- _Consegne_:
1. Riassumi in due frasi il brano su Sciascia.
2. Prosegui il brano su Sciascia a partire dall'ultima frase riportata, per favore.
── Brano ──
Siascia postumo. Quell'inedito Vittorini lo snobbò
Nella silloge "Il fuoco nel mare"
anche cronache e saggi poco noti

Dicono che Chopin ci abbia lasciato musica così impeccabile, proprio perché – sentendo l’approssimarsi della morte – si è auto censurato, cestinando tutto ciò che non rispondeva ai suoi canoni di perfezione. Stessa sorte non è certo accaduta a molti scrittori italiani e stranieri, visto che, post mortem, spesso gli eredi si son messi a raschiare il barile per trovare inediti, raccolte postume di opere minori o disperse, forse e non solo per offrire ai lettori ancora uno spicchio della grandezza letteraria di chi ci ha lasciati.
E questo è ora il caso anche di Leonardo Sciascia (1921-1989), uno dei più colti e raffinati scrittori italiani del Novecento, benché formatosi in un asfittico ambiente piccolo-borghese, tagliato fuori dai grandi flussi dell’economia e della cultura. Credevamo dunque di conoscere ormai tutto o quasi dell’indimenticabile autore de Il giorno della civetta, solo per citare, a caso, uno dei suoi romanzi più conosciuti e tradotti in film, quando ci capita in mano Il fuoco nel mare (pp.210, euro 18), dato alle stampe da Adelphi che – chiuso da poco il ventennale della morte - ne sta curando la pubblicazione dell’opera omnia.
───
── Materiale ──
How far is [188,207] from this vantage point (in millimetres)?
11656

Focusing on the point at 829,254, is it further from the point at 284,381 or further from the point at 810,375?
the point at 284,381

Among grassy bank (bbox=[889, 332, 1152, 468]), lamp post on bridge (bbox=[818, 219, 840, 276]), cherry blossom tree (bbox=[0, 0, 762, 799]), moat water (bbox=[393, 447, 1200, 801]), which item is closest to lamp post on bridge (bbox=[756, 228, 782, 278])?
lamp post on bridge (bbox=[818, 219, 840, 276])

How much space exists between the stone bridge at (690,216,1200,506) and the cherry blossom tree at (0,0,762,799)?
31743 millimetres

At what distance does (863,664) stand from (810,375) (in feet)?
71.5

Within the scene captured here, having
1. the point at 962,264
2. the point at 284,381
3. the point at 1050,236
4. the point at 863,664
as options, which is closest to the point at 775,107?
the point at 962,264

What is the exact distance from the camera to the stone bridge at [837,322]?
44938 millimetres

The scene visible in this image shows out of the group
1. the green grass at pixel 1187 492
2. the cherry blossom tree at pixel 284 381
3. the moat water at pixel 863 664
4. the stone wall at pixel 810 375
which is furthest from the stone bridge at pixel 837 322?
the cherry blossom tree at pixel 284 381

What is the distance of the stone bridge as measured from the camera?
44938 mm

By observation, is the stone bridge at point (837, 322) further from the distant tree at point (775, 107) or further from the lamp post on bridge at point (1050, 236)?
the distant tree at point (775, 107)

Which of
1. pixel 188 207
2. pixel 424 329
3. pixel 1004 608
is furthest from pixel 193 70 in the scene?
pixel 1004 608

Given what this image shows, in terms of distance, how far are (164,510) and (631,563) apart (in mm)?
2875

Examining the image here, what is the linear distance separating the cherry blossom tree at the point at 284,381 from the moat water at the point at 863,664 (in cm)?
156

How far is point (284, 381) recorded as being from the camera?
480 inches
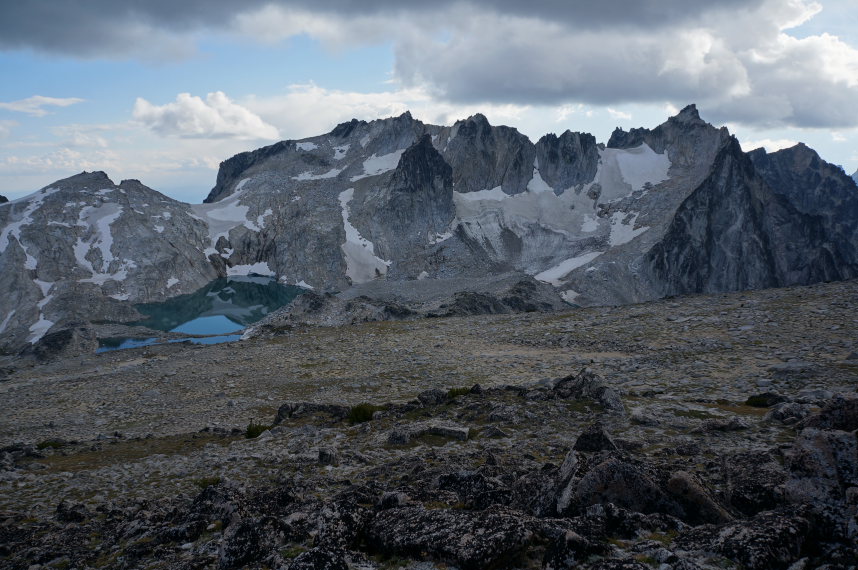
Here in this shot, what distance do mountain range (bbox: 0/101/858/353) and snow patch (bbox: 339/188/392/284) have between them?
───
- _Risposte_:
1. Si dice che Chopin, sentendo avvicinarsi la morte, abbia eliminato tutto ciò che non rispondeva ai suoi canoni di perfezione, mentre di molti scrittori gli eredi hanno pubblicato dopo la morte inediti e raccolte di opere minori o disperse. Ora questo accade anche con Leonardo Sciascia: Adelphi, che ne sta curando l'opera omnia, ha dato alle stampe la raccolta Il fuoco nel mare.

2.
Questa silloge postuma comprende racconti, prose, piccole cronache, apparse in periodici scritti tra il 1947 e il 1975, testi conosciuti solo dai cultori della materia, quindi ignoti alla maggior parte dei lettori. Preziosa la nota ai testi di Paolo Squillacioti che ripercorre l’iter della scrittura sciasciana, sotto lo sguardo vigile di Maria Andronico Sciascia che amorevolmente ha schedato e raccolto quanto ha potuto ritrovare fra gli scritti del marito.
In queste pagine riassaporiamo in toto l’ironia, a volte spietata dell’autore, farsi caustico sarcasmo, soprattutto quando stigmatizza vizi e debolezze dei suoi conterranei. E prendono sapore brancatiano i racconti, uno fra i tanti, come Carnazzeria (macelleria, per i siciliani) – scritto nel 1962 - dove Sciascia fa lo sfottò al gallismo di bassa lega. E sorridiamo amaro leggendo Il lascito (1964) che sarebbe piaciuto a Verga, dove l’arricchito Calcedonio Fiumara, rapace possidente, non ha paura della morte in quanto tale, «lo preoccupava fino all’angoscia, invece, il dover lasciare tutte le sue cose a persone che potessero godersele». Quindi, invece che alle sorelle o agli altrettanto detestati nipoti, prenderà risoluzione di lasciare i suoi beni a un manicomio dove nessuno potrà trarne beneficio o sollievo.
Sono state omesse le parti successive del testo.